═════ Provided passage

She added that the catchphrase that has resonated with people is ‘Thriving in Salford’ – as this touches everyone, individuals, communities, and businesses, creating a positive holistic image of the development.
Community hub
Harrop explored working with several teams to engage communities on different projects to deliver the Birkenhead 2040 framework – noting how there was not a joined-up, cohesive conversation. Alongside that, there was levelling up funding alongside development and masterplans and frameworks, at the same time that cuts were being made to the services that those communities really valued.
In partnership with the council, we set up a community engagement hub, which PLACED ran across a 12-month period. This was a space where people knew where to come to talk about their town, how they could influence change, and how their voice mattered in that process.
“Over that time, 12 projects came through that space, and we were able to ensure a cohesive level of conversation and involvement within all of them,” said Harrop.
More than 200 days of volunteer support was delivered, along with 60 different events to try to reach out and bring people in who weren’t coming to the space. Outreach included people with learning disabilities, recognising that there was a barrier to access with such groups, as well as primary schoolchildren, and teenage girls to understand their specific needs.
The impact of the hub was considerable, with 99 per cent of the people who came into the space saying they enjoyed it – including some of the most vulnerable people. Ninety-two per cent of people felt able to share their views, and 76 per cent said they felt more part of their neighbourhood.
“Overall, that holistic conversation had so many collective impacts on health, short, medium and long term,” confirmed Harrop.

══════════
═════ Given entries

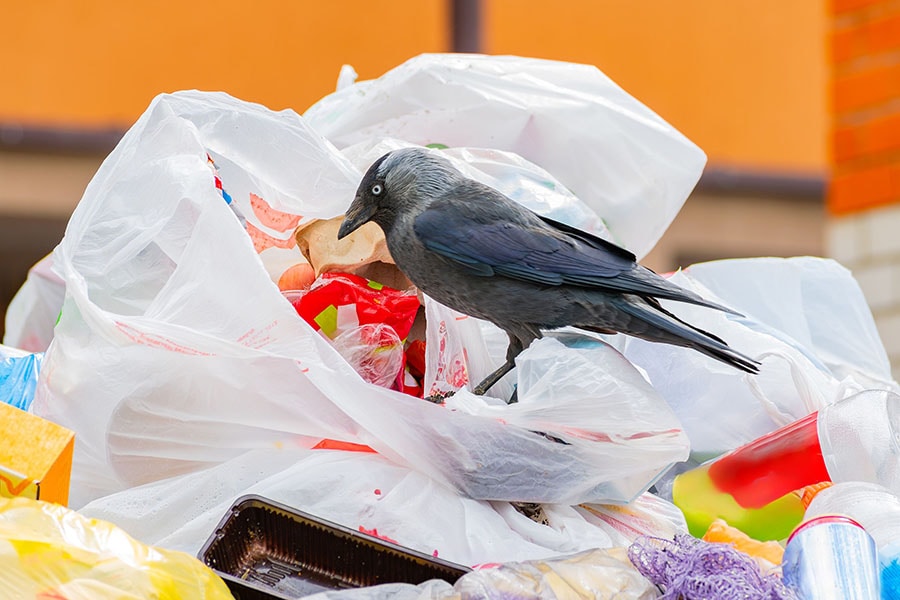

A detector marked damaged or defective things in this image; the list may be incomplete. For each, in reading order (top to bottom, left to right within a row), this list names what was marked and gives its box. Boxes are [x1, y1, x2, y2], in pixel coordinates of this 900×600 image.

torn packaging [338, 146, 760, 398]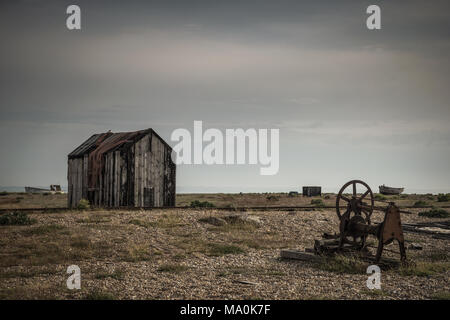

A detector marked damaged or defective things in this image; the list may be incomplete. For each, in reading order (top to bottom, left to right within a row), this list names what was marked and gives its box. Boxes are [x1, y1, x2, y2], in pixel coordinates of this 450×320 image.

large rusted wheel [336, 179, 374, 224]
rusty machine [316, 180, 408, 262]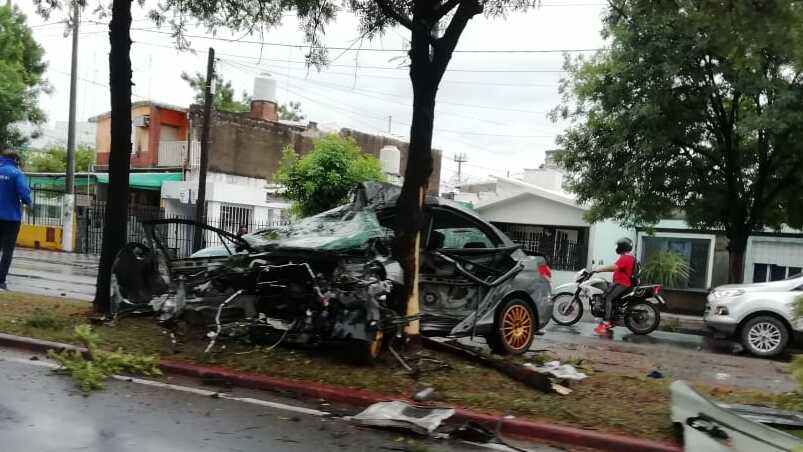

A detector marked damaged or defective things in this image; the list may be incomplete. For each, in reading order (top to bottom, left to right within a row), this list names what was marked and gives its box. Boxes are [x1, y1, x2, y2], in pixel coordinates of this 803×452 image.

severely crashed car [111, 182, 552, 362]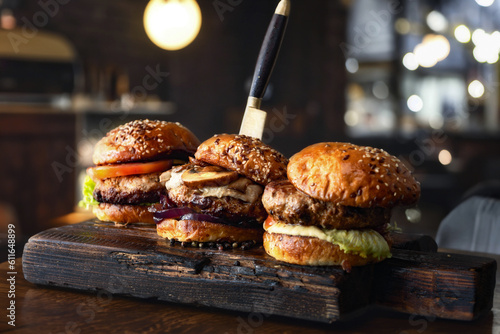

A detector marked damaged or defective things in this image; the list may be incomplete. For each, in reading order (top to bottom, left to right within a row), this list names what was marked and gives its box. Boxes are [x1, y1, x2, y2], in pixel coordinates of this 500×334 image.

══════════

Exercise description:
Answer these questions on the community engagement passage, one per line:
1. Which catchphrase has resonated with people?
2. How many different events were held to reach people who weren't coming to the space?
3. What percentage of people felt able to share their views?
None of the items is needed here.

Answer area:
1. ‘Thriving in Salford’
2. 60
3. Ninety-two per cent